= Work to be completed =
Print verbatim the lines of the entries from the one containing "Which is correct: the" to the last, inclusive, and no others.

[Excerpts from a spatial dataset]
* * * * *
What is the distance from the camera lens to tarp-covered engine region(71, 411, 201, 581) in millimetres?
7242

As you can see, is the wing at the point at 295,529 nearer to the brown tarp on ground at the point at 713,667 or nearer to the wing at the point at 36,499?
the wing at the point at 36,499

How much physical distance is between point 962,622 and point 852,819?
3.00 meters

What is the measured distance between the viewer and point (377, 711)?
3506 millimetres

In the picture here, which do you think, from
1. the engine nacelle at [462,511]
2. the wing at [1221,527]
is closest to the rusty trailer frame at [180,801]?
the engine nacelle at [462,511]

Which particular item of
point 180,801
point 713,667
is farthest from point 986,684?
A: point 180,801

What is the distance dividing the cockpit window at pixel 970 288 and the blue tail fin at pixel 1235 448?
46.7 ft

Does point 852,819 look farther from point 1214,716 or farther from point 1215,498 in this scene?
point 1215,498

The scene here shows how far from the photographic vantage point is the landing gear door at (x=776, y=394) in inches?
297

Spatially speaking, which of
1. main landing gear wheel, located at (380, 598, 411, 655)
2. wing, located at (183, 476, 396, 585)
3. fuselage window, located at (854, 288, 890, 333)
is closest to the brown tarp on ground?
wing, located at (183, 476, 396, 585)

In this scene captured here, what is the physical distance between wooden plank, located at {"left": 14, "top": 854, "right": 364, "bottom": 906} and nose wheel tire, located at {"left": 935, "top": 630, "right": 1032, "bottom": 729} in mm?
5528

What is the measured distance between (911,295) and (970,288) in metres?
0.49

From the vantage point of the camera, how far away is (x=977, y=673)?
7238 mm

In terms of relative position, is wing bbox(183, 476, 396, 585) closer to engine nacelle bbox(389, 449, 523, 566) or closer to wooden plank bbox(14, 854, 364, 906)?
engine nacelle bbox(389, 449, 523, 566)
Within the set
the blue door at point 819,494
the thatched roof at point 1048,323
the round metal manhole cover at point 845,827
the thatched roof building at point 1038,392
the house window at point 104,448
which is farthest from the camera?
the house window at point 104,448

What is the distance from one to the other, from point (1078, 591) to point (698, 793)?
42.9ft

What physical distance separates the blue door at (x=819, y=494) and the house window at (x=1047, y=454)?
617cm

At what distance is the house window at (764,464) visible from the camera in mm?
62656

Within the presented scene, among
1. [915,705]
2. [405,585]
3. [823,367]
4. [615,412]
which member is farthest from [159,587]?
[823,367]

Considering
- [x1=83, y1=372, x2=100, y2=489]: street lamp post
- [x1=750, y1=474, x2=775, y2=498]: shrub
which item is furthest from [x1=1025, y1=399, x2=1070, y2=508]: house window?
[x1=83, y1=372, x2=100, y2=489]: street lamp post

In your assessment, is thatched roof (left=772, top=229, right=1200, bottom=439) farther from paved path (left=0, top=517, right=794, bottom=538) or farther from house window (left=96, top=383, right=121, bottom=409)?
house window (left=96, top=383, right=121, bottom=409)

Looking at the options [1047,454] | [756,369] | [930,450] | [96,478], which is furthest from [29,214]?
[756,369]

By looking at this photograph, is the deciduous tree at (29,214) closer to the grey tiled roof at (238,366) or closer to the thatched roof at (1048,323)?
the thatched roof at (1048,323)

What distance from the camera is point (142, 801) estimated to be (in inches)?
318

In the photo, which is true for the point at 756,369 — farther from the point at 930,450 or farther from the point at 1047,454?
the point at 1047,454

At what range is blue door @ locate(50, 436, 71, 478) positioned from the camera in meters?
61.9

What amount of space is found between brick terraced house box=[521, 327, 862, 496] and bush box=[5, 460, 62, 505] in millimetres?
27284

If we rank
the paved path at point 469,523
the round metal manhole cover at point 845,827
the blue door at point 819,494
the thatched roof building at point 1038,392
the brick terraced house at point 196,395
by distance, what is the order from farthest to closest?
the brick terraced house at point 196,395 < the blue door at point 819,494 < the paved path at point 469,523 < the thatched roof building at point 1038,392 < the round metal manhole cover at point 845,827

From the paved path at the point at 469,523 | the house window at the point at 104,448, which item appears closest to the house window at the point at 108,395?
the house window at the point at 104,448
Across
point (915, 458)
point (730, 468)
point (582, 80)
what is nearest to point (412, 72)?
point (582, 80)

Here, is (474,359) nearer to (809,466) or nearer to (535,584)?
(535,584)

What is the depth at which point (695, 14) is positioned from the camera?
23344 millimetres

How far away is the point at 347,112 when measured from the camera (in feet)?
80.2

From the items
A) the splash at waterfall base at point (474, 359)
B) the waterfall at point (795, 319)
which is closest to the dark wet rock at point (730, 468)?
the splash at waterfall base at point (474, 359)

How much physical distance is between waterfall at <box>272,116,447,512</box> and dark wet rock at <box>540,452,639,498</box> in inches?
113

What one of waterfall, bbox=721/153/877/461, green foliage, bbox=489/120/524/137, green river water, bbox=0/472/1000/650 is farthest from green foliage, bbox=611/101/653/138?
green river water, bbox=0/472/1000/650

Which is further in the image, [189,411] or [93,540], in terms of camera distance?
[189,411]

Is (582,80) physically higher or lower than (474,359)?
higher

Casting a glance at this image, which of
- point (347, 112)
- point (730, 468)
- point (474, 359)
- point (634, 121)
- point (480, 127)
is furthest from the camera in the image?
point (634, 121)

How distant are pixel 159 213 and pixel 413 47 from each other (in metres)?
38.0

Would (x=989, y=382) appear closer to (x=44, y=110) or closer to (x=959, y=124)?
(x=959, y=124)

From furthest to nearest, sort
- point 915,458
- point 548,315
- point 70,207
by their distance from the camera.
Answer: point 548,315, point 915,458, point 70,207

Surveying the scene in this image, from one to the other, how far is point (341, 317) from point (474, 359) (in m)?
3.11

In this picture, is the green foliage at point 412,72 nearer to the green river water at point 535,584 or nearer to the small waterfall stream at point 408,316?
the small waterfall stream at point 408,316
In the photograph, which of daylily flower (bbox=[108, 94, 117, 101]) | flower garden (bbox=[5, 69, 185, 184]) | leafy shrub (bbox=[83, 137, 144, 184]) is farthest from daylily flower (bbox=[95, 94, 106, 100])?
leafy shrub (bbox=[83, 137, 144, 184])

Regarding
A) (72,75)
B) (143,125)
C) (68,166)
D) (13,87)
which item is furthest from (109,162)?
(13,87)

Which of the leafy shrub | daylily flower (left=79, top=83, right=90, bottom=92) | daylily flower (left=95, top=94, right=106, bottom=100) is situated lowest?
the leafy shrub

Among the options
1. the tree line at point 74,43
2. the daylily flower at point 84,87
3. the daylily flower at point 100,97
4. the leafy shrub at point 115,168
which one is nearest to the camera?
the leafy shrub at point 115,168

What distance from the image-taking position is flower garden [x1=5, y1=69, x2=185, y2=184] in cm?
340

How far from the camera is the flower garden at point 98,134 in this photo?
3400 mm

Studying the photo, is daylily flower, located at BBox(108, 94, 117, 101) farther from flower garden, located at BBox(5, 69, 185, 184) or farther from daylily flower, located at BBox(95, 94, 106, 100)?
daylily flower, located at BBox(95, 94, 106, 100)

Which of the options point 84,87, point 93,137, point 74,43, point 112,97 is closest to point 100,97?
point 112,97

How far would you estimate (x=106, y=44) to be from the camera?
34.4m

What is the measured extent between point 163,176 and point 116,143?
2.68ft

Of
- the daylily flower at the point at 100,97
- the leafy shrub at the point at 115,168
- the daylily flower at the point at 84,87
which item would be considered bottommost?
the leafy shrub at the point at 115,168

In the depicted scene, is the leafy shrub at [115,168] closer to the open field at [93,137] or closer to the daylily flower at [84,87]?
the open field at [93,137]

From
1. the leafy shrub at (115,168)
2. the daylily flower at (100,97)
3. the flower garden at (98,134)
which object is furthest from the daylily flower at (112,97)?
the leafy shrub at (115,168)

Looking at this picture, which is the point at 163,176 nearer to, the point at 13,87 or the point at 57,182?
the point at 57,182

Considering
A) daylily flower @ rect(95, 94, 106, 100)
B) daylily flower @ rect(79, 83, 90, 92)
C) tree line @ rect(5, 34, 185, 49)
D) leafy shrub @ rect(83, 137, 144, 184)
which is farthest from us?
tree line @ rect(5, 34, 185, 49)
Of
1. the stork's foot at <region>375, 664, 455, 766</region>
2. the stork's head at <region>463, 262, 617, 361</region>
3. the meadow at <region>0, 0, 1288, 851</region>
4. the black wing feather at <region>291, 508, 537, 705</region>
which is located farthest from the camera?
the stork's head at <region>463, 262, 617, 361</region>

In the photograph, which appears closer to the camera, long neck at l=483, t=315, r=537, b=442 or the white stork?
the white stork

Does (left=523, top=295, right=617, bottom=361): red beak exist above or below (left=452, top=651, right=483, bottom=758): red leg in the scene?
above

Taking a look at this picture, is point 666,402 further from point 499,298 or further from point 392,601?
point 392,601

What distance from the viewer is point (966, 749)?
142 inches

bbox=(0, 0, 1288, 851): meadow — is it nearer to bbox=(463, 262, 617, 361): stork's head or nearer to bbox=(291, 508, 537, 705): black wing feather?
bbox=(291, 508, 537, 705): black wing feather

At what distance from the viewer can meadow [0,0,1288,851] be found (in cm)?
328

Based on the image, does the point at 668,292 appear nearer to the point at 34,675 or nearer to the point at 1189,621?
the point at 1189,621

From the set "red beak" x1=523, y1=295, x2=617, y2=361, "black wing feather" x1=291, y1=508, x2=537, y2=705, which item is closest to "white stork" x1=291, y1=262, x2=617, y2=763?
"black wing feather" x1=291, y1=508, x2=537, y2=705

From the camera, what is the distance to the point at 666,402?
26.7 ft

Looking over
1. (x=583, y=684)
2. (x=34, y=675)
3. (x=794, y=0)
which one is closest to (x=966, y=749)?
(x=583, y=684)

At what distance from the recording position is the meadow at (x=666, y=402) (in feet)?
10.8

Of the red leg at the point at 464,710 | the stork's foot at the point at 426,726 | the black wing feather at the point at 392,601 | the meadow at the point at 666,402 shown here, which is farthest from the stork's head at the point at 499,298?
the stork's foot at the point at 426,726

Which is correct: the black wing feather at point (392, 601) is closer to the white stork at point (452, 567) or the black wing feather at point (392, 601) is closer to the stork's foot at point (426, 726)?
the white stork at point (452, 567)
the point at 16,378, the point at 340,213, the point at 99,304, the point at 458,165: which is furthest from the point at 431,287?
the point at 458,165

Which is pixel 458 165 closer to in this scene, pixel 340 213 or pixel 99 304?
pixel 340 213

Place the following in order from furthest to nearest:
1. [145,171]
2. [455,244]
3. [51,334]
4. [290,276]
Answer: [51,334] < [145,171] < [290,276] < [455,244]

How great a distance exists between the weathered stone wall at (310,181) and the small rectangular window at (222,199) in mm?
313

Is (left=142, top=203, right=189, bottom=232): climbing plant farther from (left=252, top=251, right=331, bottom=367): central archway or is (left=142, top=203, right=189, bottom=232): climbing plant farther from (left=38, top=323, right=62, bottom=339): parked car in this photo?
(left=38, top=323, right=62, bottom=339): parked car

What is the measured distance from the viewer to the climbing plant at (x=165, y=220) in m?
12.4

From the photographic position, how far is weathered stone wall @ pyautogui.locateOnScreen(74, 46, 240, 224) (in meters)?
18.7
* * * * *
= Reply =
Which is correct: the black wing feather at point (392, 601) is closer to the white stork at point (452, 567) or the black wing feather at point (392, 601) is closer to the stork's foot at point (426, 726)?
the white stork at point (452, 567)
the point at 16,378, the point at 340,213, the point at 99,304, the point at 458,165: which is furthest from the point at 431,287?
the point at 458,165

Which is pixel 458 165 closer to in this scene, pixel 340 213 or pixel 99 304?
pixel 340 213

Place the following in order from furthest to nearest:
1. [145,171]
2. [455,244]
3. [51,334]
4. [290,276]
Answer: [51,334] < [145,171] < [290,276] < [455,244]

How great a distance exists between the weathered stone wall at (310,181) and the small rectangular window at (222,199) in mm?
313

Is (left=142, top=203, right=189, bottom=232): climbing plant farther from (left=252, top=251, right=331, bottom=367): central archway or is (left=142, top=203, right=189, bottom=232): climbing plant farther from (left=38, top=323, right=62, bottom=339): parked car in this photo?
(left=38, top=323, right=62, bottom=339): parked car

What is the measured distance from the viewer to the climbing plant at (x=165, y=220) in m?
12.4

From the photographic position, how far is weathered stone wall @ pyautogui.locateOnScreen(74, 46, 240, 224) (in meters)?
18.7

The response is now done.